Merci d'avoir signalé!
Cette image sera automatiquement bloquée après qu'elle soit signalée par plusieurs personnes.



Ces «harragas» qui vous empêchent de dormir !
Publié dans Le Soir d'Algérie le 24 - 01 - 2019

La «harga» ou émigration clandestine par la mer, je connais ! Et pas d'aujourd'hui ! Cela fait des années que j'alterne billets d'humeur, articles, reportages, chroniques et même roman (Le rêve sarde - 2008) sur ce qui n'était pas encore un phénomène social majeur. Cela fait des années que j'anime des conférences sur ce thème et, à chaque fois, j'essaye d'aller à contre-courant des idées reçues, des fausses certitudes gouvernementales et des propagandes mensongères d'une partie de l'opposition. Chacun voit les faits en fonction de son positionnement sur l'échiquier politique et non pour appréhender la complexité du sujet et lui trouver des solutions appropriées.
S'ils voulaient réellement travailler dans leur pays et si la recherche d'un boulot était leur objectif premier, les jeunes «harragas» accepteraient n'importe quelle tâche. Or, et à titre d'exemple, durant la campagne des moissons-battages, il n'est pas aisé de recruter des ouvriers agricoles et quand vous les trouvez, il faut casquer cher et offrir un repas royal par jour de travail ! Le grand problème de notre agriculture est la main-d'œuvre et cela est connu et visible partout. Dans les villes, les jeunes fuient les tâches pénibles ! Un chômeur sans aucune qualification sauterait sur la première occasion pour gagner de l'argent honnêtement.

- **DONNÉES FOURNIES**:
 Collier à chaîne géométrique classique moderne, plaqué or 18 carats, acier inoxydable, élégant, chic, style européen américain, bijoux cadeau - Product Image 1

- **TRAVAIL DEMANDÉ**:
**1)** Dans la chronique sur les « harragas », quels genres d'écrits l'auteur dit-il alterner depuis des années sur ce sujet ? Énumérez-les tous.
**2)** Poursuivez la chronique sur les « harragas » à partir de sa dernière phrase.

- **RÉPONSES DÉTAILLÉES**:
**1)** Billets d'humeur, articles, reportages, chroniques, roman

**2)**
J'ai connu beaucoup de «harragas» et je les ai bien observés. Ils ne ressemblent pas à l'image que l'on se fait du jeune homme famélique et en haillons qui va là-bas pour se nourrir et approvisionner les siens. Leur condition sociale n'a rien à envier à celle des autres Algériens et il y en a même, depuis un certain temps, qui se recrutent dans la classe aisée. J'ai cité récemment l'exemple de tous ces jeunes de mon quartier qui habitent des villas et des promotions huppées et dont le niveau de vie ferait pâlir un... gilet jaune et qui se sont retrouvés entassés dans une petite barque, au grand dam de leurs parents qui ne savaient plus à quel saint se vouer. Aujourd'hui, le quartier est triste car tous ces visages juvéniles qui l'habillaient de joie et de vie ont disparu ! Alors, pourquoi émigrent-ils ?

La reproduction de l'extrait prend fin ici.